Para o professor Leonardo Avritzer, referência nacional em estudos sobre democracia participativa, “o Brasil vive uma retomada importante, mas o desafio é tornar a escuta social um componente efetivo da política pública, e não apenas um símbolo democrático”.
Avritzer coordena o Observatório da Qualidade da Democracia da UFMG e acompanha há mais de duas décadas os mecanismos de consulta popular no país.
O governo reconhece os desafios. Em entrevista coletiva, o ministro da Secretaria-Geral, Márcio Macêdo, afirmou que “reconstruir a participação social exige tempo e persistência, mas o Brasil voltou a dialogar com o povo e com o mundo”.
Ele destacou que a nova política busca equilibrar ferramentas digitais e instâncias presenciais, para garantir que o cidadão tenha voz independentemente de sua condição social ou local de origem.
O prêmio recebido na Espanha coloca o Brasil novamente no centro das discussões internacionais sobre governo aberto e transparência, mas também amplia a responsabilidade de provar que a nova estrutura de participação tem efeitos práticos.

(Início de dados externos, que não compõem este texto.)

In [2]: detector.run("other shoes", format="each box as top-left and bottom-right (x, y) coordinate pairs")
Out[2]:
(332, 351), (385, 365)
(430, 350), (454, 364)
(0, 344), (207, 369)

O próximo relatório da OGP, previsto para 2026, avaliará o cumprimento dos compromissos assumidos pelo país, incluindo a incorporação efetiva das propostas do PPA e a continuidade das conferências nacionais.
Os avanços conquistados nos últimos dois anos apontam um caminho de reconstrução democrática, mas as lacunas permanecem.
Nesse contexto, a democracia participativa brasileira voltou a ter voz, mas ainda precisa garantir que essa voz seja ouvida — e que o que for ouvido se transforme em ação.